Silence is a kind of violence, silence is a kind of wildness. How it felt: extraordinary, primal, strange. Out of curiosity I asked how she felt about you: enthralled. Which I can understand. There's something in the way you listen that's addictive to all of us who love to talk. I know that I'm supposed to push / knock / ask tentatively / put you at ease / pitch you on how lovable, sweet, sharp I am, but one does get sick of pushing. A woman should be able to throw a punch, scale a wall, recite The Love Song of J. Alfred Prufrock, send an email for every occasion, dress up, dress down in the Allbirds-and-Uniqlo-tech-death uniform, give a speech, have a manic episode, have a depressive episode, flirt with psychosis, kiss a boy, kiss a girl, set parameter values for a neural net, break up with a boyfriend five times in three weeks, sketch a nude figure model in perfect anatomical detail, dutch braid her hair one-handed and apply sunscreen with the other without breaking a sweat.

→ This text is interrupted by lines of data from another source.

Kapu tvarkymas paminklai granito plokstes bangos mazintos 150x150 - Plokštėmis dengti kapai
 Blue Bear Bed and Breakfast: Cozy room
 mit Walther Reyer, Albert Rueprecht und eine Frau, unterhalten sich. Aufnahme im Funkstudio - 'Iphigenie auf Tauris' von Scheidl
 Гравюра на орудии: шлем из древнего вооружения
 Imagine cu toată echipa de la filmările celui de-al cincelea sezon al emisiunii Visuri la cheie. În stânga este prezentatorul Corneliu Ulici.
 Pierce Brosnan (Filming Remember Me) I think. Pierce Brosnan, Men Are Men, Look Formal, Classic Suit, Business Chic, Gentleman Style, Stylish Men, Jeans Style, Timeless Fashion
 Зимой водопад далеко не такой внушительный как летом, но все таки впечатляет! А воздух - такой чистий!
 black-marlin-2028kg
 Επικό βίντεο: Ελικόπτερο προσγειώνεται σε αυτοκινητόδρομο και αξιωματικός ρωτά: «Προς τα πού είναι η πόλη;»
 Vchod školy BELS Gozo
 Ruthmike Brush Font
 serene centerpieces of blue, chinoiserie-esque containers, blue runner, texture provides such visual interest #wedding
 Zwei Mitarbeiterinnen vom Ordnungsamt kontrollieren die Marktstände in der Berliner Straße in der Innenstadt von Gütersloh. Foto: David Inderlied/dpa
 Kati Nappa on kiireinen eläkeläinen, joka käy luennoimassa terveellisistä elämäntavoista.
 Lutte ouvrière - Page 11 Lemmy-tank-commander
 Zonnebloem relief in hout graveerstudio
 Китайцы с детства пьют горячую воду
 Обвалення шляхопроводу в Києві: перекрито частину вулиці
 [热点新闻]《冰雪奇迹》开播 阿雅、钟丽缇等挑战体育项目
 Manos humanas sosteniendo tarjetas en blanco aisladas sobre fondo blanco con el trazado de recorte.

A woman should value the life of the mind while remembering that reading Hannah Arendt doesn't excuse her from her duties as a good animal or a good capitalist. When all duties are done a woman might prefer a warm and complete silence, a silence like a scalding bathtub lined with Aesop candles, a silence like wet moss and ash trailing from the sky. There's something deeply reckless about talking even though we all do it without thought. Talk even for a moment and someone will become convinced you love them madly. Talk and you will be accused of being, in turn, inappropriate, bland, hilarious, clever, trite, dumb--ever open, open, open for interpretation. I think about quiet, how it haunts the den of my dreams like a fox cub. Promised and never consummated, an envelope received but never opened.